Your fretboard as a crisp SVG file.
1. Pick a key and mode. The 7 harmonized chords appear in the grid. Major, Harmonic Minor, and Melodic Minor modes are available. Pro unlocks Harmonic and Melodic Minor.
2. Tap any chord to see its triad on the neck. A variation strip appears -- tap sus2, sus4, or aug to change the voicing. Each variation is saved separately in your progression.
3. Pick your string set. Adjacent uses 3 consecutive strings. Spread (Pro) uses non-adjacent strings for wider voicings. Tap All to see chord tones across all 6 strings.
4. Pick a position to move the voicing up or down the neck.
5. Build a progression by tapping chords in order. Use Prev and Next to step through it. Pro adds Loop, Sound, and Export.
Sound pattern: Each chord plays 4 notes -- lowest string, middle string, highest string, middle string (R, 3, 5, 3 in root position). This pattern stays consistent regardless of what's displayed.
Overlays: Turn on Pentatonic or Scale to see those notes on the neck alongside your chord tones. Teal = chord tones, blue = pentatonic, purple = full scale.
Dot labels:
Notes shows the actual note name on each dot (A, C#, E, etc).

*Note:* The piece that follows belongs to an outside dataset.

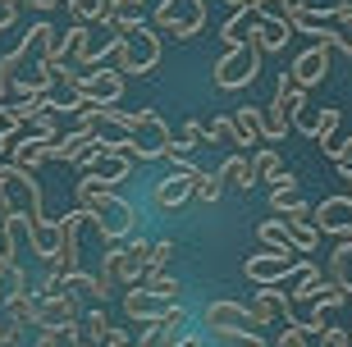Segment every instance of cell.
Masks as SVG:
<instances>
[{"instance_id":"1","label":"cell","mask_w":352,"mask_h":347,"mask_svg":"<svg viewBox=\"0 0 352 347\" xmlns=\"http://www.w3.org/2000/svg\"><path fill=\"white\" fill-rule=\"evenodd\" d=\"M78 210H87V224H96L101 233V247H119L129 243L133 229H138V215L115 188H105L101 179H78Z\"/></svg>"},{"instance_id":"2","label":"cell","mask_w":352,"mask_h":347,"mask_svg":"<svg viewBox=\"0 0 352 347\" xmlns=\"http://www.w3.org/2000/svg\"><path fill=\"white\" fill-rule=\"evenodd\" d=\"M0 215H23L28 224L32 219H46L41 215V188H37V174L0 160Z\"/></svg>"},{"instance_id":"3","label":"cell","mask_w":352,"mask_h":347,"mask_svg":"<svg viewBox=\"0 0 352 347\" xmlns=\"http://www.w3.org/2000/svg\"><path fill=\"white\" fill-rule=\"evenodd\" d=\"M256 74H261V46H256V37L229 46V51L215 60V69H210V78H215V87H220V91L248 87V82H256Z\"/></svg>"},{"instance_id":"4","label":"cell","mask_w":352,"mask_h":347,"mask_svg":"<svg viewBox=\"0 0 352 347\" xmlns=\"http://www.w3.org/2000/svg\"><path fill=\"white\" fill-rule=\"evenodd\" d=\"M206 334L224 338V343H238V347L261 343V334L252 329V311L243 302H210L206 306Z\"/></svg>"},{"instance_id":"5","label":"cell","mask_w":352,"mask_h":347,"mask_svg":"<svg viewBox=\"0 0 352 347\" xmlns=\"http://www.w3.org/2000/svg\"><path fill=\"white\" fill-rule=\"evenodd\" d=\"M69 96L78 101V115H87L91 105H119L124 96V74L119 69H87L69 82Z\"/></svg>"},{"instance_id":"6","label":"cell","mask_w":352,"mask_h":347,"mask_svg":"<svg viewBox=\"0 0 352 347\" xmlns=\"http://www.w3.org/2000/svg\"><path fill=\"white\" fill-rule=\"evenodd\" d=\"M156 65H160V37L146 23L133 27L129 37H124V46H119L115 69L124 78H146V74H156Z\"/></svg>"},{"instance_id":"7","label":"cell","mask_w":352,"mask_h":347,"mask_svg":"<svg viewBox=\"0 0 352 347\" xmlns=\"http://www.w3.org/2000/svg\"><path fill=\"white\" fill-rule=\"evenodd\" d=\"M151 23H156L160 32H170V37L188 41L206 27V5H201V0H160L156 14H151Z\"/></svg>"},{"instance_id":"8","label":"cell","mask_w":352,"mask_h":347,"mask_svg":"<svg viewBox=\"0 0 352 347\" xmlns=\"http://www.w3.org/2000/svg\"><path fill=\"white\" fill-rule=\"evenodd\" d=\"M302 110H307V91L293 87L288 74H279V82H274V101H270V110H265V137L279 142L288 133V124H298Z\"/></svg>"},{"instance_id":"9","label":"cell","mask_w":352,"mask_h":347,"mask_svg":"<svg viewBox=\"0 0 352 347\" xmlns=\"http://www.w3.org/2000/svg\"><path fill=\"white\" fill-rule=\"evenodd\" d=\"M256 238H261V247L288 251V256H302V251H316V247H320V233H316L311 224L293 229V224H284V219H261V224H256Z\"/></svg>"},{"instance_id":"10","label":"cell","mask_w":352,"mask_h":347,"mask_svg":"<svg viewBox=\"0 0 352 347\" xmlns=\"http://www.w3.org/2000/svg\"><path fill=\"white\" fill-rule=\"evenodd\" d=\"M298 260L302 256H288V251H270V247H265V251H252L243 270H248V279L256 283V288H279L288 274L298 270Z\"/></svg>"},{"instance_id":"11","label":"cell","mask_w":352,"mask_h":347,"mask_svg":"<svg viewBox=\"0 0 352 347\" xmlns=\"http://www.w3.org/2000/svg\"><path fill=\"white\" fill-rule=\"evenodd\" d=\"M82 320V306H78V293L74 288H65L60 297H41L37 306V329L41 334H65L69 324Z\"/></svg>"},{"instance_id":"12","label":"cell","mask_w":352,"mask_h":347,"mask_svg":"<svg viewBox=\"0 0 352 347\" xmlns=\"http://www.w3.org/2000/svg\"><path fill=\"white\" fill-rule=\"evenodd\" d=\"M311 229L320 233V238H343V233H352V197H325V201L311 210Z\"/></svg>"},{"instance_id":"13","label":"cell","mask_w":352,"mask_h":347,"mask_svg":"<svg viewBox=\"0 0 352 347\" xmlns=\"http://www.w3.org/2000/svg\"><path fill=\"white\" fill-rule=\"evenodd\" d=\"M55 32H60V27H51L46 19L28 27V32H23V41L14 46V60H19V69L46 65V60H51V51H55Z\"/></svg>"},{"instance_id":"14","label":"cell","mask_w":352,"mask_h":347,"mask_svg":"<svg viewBox=\"0 0 352 347\" xmlns=\"http://www.w3.org/2000/svg\"><path fill=\"white\" fill-rule=\"evenodd\" d=\"M96 128H69L60 142H51L46 146V160H60V165H82L91 151H96Z\"/></svg>"},{"instance_id":"15","label":"cell","mask_w":352,"mask_h":347,"mask_svg":"<svg viewBox=\"0 0 352 347\" xmlns=\"http://www.w3.org/2000/svg\"><path fill=\"white\" fill-rule=\"evenodd\" d=\"M284 74L293 78V87H302V91L316 87V82L329 74V46H325V41H316L311 51H302L298 60H293V69H284Z\"/></svg>"},{"instance_id":"16","label":"cell","mask_w":352,"mask_h":347,"mask_svg":"<svg viewBox=\"0 0 352 347\" xmlns=\"http://www.w3.org/2000/svg\"><path fill=\"white\" fill-rule=\"evenodd\" d=\"M124 283H129V274H124V243L119 247H105L101 251V270H96V302H110V293H115V288H124Z\"/></svg>"},{"instance_id":"17","label":"cell","mask_w":352,"mask_h":347,"mask_svg":"<svg viewBox=\"0 0 352 347\" xmlns=\"http://www.w3.org/2000/svg\"><path fill=\"white\" fill-rule=\"evenodd\" d=\"M174 302H165V297H156L151 288H129L124 293V311H129V320H142V324H156V320H165V311H170Z\"/></svg>"},{"instance_id":"18","label":"cell","mask_w":352,"mask_h":347,"mask_svg":"<svg viewBox=\"0 0 352 347\" xmlns=\"http://www.w3.org/2000/svg\"><path fill=\"white\" fill-rule=\"evenodd\" d=\"M78 169L87 174V179H101L105 188H119V183L133 174V160H124V155H101V151H91Z\"/></svg>"},{"instance_id":"19","label":"cell","mask_w":352,"mask_h":347,"mask_svg":"<svg viewBox=\"0 0 352 347\" xmlns=\"http://www.w3.org/2000/svg\"><path fill=\"white\" fill-rule=\"evenodd\" d=\"M288 306H293V297H288L284 288H261L256 302L248 306L252 311V329H256V324H270V320H293Z\"/></svg>"},{"instance_id":"20","label":"cell","mask_w":352,"mask_h":347,"mask_svg":"<svg viewBox=\"0 0 352 347\" xmlns=\"http://www.w3.org/2000/svg\"><path fill=\"white\" fill-rule=\"evenodd\" d=\"M229 119H234L238 146H252V142H270V137H265V110H261V105H238Z\"/></svg>"},{"instance_id":"21","label":"cell","mask_w":352,"mask_h":347,"mask_svg":"<svg viewBox=\"0 0 352 347\" xmlns=\"http://www.w3.org/2000/svg\"><path fill=\"white\" fill-rule=\"evenodd\" d=\"M28 243H32V251L51 265L55 251H60V219H32V224H28Z\"/></svg>"},{"instance_id":"22","label":"cell","mask_w":352,"mask_h":347,"mask_svg":"<svg viewBox=\"0 0 352 347\" xmlns=\"http://www.w3.org/2000/svg\"><path fill=\"white\" fill-rule=\"evenodd\" d=\"M339 105H325V110H320V115H316V124H311V133H307V137L316 142V146H320V151L325 155H334L339 151V142H334V128H339Z\"/></svg>"},{"instance_id":"23","label":"cell","mask_w":352,"mask_h":347,"mask_svg":"<svg viewBox=\"0 0 352 347\" xmlns=\"http://www.w3.org/2000/svg\"><path fill=\"white\" fill-rule=\"evenodd\" d=\"M37 306H41L37 288H19V293H10V302H5V320H14V324H37Z\"/></svg>"},{"instance_id":"24","label":"cell","mask_w":352,"mask_h":347,"mask_svg":"<svg viewBox=\"0 0 352 347\" xmlns=\"http://www.w3.org/2000/svg\"><path fill=\"white\" fill-rule=\"evenodd\" d=\"M256 14L252 10H234L229 19H224V27H220V37H224V46H238V41H252L256 37Z\"/></svg>"},{"instance_id":"25","label":"cell","mask_w":352,"mask_h":347,"mask_svg":"<svg viewBox=\"0 0 352 347\" xmlns=\"http://www.w3.org/2000/svg\"><path fill=\"white\" fill-rule=\"evenodd\" d=\"M146 260H151V243L146 238H129L124 243V274H129V283L146 279Z\"/></svg>"},{"instance_id":"26","label":"cell","mask_w":352,"mask_h":347,"mask_svg":"<svg viewBox=\"0 0 352 347\" xmlns=\"http://www.w3.org/2000/svg\"><path fill=\"white\" fill-rule=\"evenodd\" d=\"M10 165L28 169V174H37V169L46 165V142H37V137H23V142H19V146L10 151Z\"/></svg>"},{"instance_id":"27","label":"cell","mask_w":352,"mask_h":347,"mask_svg":"<svg viewBox=\"0 0 352 347\" xmlns=\"http://www.w3.org/2000/svg\"><path fill=\"white\" fill-rule=\"evenodd\" d=\"M248 165H252V183H261V179L274 183L279 174H284V160H279V151H274V146H261V151L252 155Z\"/></svg>"},{"instance_id":"28","label":"cell","mask_w":352,"mask_h":347,"mask_svg":"<svg viewBox=\"0 0 352 347\" xmlns=\"http://www.w3.org/2000/svg\"><path fill=\"white\" fill-rule=\"evenodd\" d=\"M288 37H293V27H288V23H265V19L256 23V46H261V55L265 51H284Z\"/></svg>"},{"instance_id":"29","label":"cell","mask_w":352,"mask_h":347,"mask_svg":"<svg viewBox=\"0 0 352 347\" xmlns=\"http://www.w3.org/2000/svg\"><path fill=\"white\" fill-rule=\"evenodd\" d=\"M224 183H234V188H243V192H252V165H248V155H229L220 169H215Z\"/></svg>"},{"instance_id":"30","label":"cell","mask_w":352,"mask_h":347,"mask_svg":"<svg viewBox=\"0 0 352 347\" xmlns=\"http://www.w3.org/2000/svg\"><path fill=\"white\" fill-rule=\"evenodd\" d=\"M105 334H110V315H105V306L87 311V315H82V338H87L91 347H101Z\"/></svg>"},{"instance_id":"31","label":"cell","mask_w":352,"mask_h":347,"mask_svg":"<svg viewBox=\"0 0 352 347\" xmlns=\"http://www.w3.org/2000/svg\"><path fill=\"white\" fill-rule=\"evenodd\" d=\"M69 19H74L78 27L101 23L105 19V0H74V5H69Z\"/></svg>"},{"instance_id":"32","label":"cell","mask_w":352,"mask_h":347,"mask_svg":"<svg viewBox=\"0 0 352 347\" xmlns=\"http://www.w3.org/2000/svg\"><path fill=\"white\" fill-rule=\"evenodd\" d=\"M179 251V247L170 243V238H160V243H151V260H146V279L151 274H165V265H170V256Z\"/></svg>"},{"instance_id":"33","label":"cell","mask_w":352,"mask_h":347,"mask_svg":"<svg viewBox=\"0 0 352 347\" xmlns=\"http://www.w3.org/2000/svg\"><path fill=\"white\" fill-rule=\"evenodd\" d=\"M192 197H197V201H206V206H215V201L224 197V179H220V174H201Z\"/></svg>"},{"instance_id":"34","label":"cell","mask_w":352,"mask_h":347,"mask_svg":"<svg viewBox=\"0 0 352 347\" xmlns=\"http://www.w3.org/2000/svg\"><path fill=\"white\" fill-rule=\"evenodd\" d=\"M206 142H224V146H238L234 119H229V115H215V124H206Z\"/></svg>"},{"instance_id":"35","label":"cell","mask_w":352,"mask_h":347,"mask_svg":"<svg viewBox=\"0 0 352 347\" xmlns=\"http://www.w3.org/2000/svg\"><path fill=\"white\" fill-rule=\"evenodd\" d=\"M142 283L156 297H165V302H179V279H174V274H151V279H142Z\"/></svg>"},{"instance_id":"36","label":"cell","mask_w":352,"mask_h":347,"mask_svg":"<svg viewBox=\"0 0 352 347\" xmlns=\"http://www.w3.org/2000/svg\"><path fill=\"white\" fill-rule=\"evenodd\" d=\"M279 219H284V224H293V229H302V224H311V206H307V201H293V206L279 210Z\"/></svg>"},{"instance_id":"37","label":"cell","mask_w":352,"mask_h":347,"mask_svg":"<svg viewBox=\"0 0 352 347\" xmlns=\"http://www.w3.org/2000/svg\"><path fill=\"white\" fill-rule=\"evenodd\" d=\"M325 46H339L343 55H352V23H334V32H329Z\"/></svg>"},{"instance_id":"38","label":"cell","mask_w":352,"mask_h":347,"mask_svg":"<svg viewBox=\"0 0 352 347\" xmlns=\"http://www.w3.org/2000/svg\"><path fill=\"white\" fill-rule=\"evenodd\" d=\"M329 160H334V169H339V174H352V137L339 142V151L329 155Z\"/></svg>"},{"instance_id":"39","label":"cell","mask_w":352,"mask_h":347,"mask_svg":"<svg viewBox=\"0 0 352 347\" xmlns=\"http://www.w3.org/2000/svg\"><path fill=\"white\" fill-rule=\"evenodd\" d=\"M19 338H23V324L0 320V347H19Z\"/></svg>"},{"instance_id":"40","label":"cell","mask_w":352,"mask_h":347,"mask_svg":"<svg viewBox=\"0 0 352 347\" xmlns=\"http://www.w3.org/2000/svg\"><path fill=\"white\" fill-rule=\"evenodd\" d=\"M19 5H23V0H0V27H14V19H19Z\"/></svg>"},{"instance_id":"41","label":"cell","mask_w":352,"mask_h":347,"mask_svg":"<svg viewBox=\"0 0 352 347\" xmlns=\"http://www.w3.org/2000/svg\"><path fill=\"white\" fill-rule=\"evenodd\" d=\"M101 347H133V338L119 329V324H110V334H105V343Z\"/></svg>"},{"instance_id":"42","label":"cell","mask_w":352,"mask_h":347,"mask_svg":"<svg viewBox=\"0 0 352 347\" xmlns=\"http://www.w3.org/2000/svg\"><path fill=\"white\" fill-rule=\"evenodd\" d=\"M170 347H206V338H201V334H179Z\"/></svg>"},{"instance_id":"43","label":"cell","mask_w":352,"mask_h":347,"mask_svg":"<svg viewBox=\"0 0 352 347\" xmlns=\"http://www.w3.org/2000/svg\"><path fill=\"white\" fill-rule=\"evenodd\" d=\"M32 347H65V338H60V334H37Z\"/></svg>"},{"instance_id":"44","label":"cell","mask_w":352,"mask_h":347,"mask_svg":"<svg viewBox=\"0 0 352 347\" xmlns=\"http://www.w3.org/2000/svg\"><path fill=\"white\" fill-rule=\"evenodd\" d=\"M23 5H32V10H41V14H51L60 0H23Z\"/></svg>"},{"instance_id":"45","label":"cell","mask_w":352,"mask_h":347,"mask_svg":"<svg viewBox=\"0 0 352 347\" xmlns=\"http://www.w3.org/2000/svg\"><path fill=\"white\" fill-rule=\"evenodd\" d=\"M343 179H348V192H352V174H343Z\"/></svg>"},{"instance_id":"46","label":"cell","mask_w":352,"mask_h":347,"mask_svg":"<svg viewBox=\"0 0 352 347\" xmlns=\"http://www.w3.org/2000/svg\"><path fill=\"white\" fill-rule=\"evenodd\" d=\"M252 347H265V343H252Z\"/></svg>"},{"instance_id":"47","label":"cell","mask_w":352,"mask_h":347,"mask_svg":"<svg viewBox=\"0 0 352 347\" xmlns=\"http://www.w3.org/2000/svg\"><path fill=\"white\" fill-rule=\"evenodd\" d=\"M78 347H91V343H78Z\"/></svg>"},{"instance_id":"48","label":"cell","mask_w":352,"mask_h":347,"mask_svg":"<svg viewBox=\"0 0 352 347\" xmlns=\"http://www.w3.org/2000/svg\"><path fill=\"white\" fill-rule=\"evenodd\" d=\"M105 5H110V0H105Z\"/></svg>"}]
</instances>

By scale shows each note's position in the mode (1 through 7).
By mode shows R, 3, 5 on chord tones and interval names on the rest.
Below the neck you'll see all available 3-note combinations across the active strings, listed left to right (nut to bridge). Each combination is shown as a role sequence (e.g. 3 R 3) or an inversion name if all 3 chord tones are present (e.g. 2nd inversion). Multiple combinations are separated by and.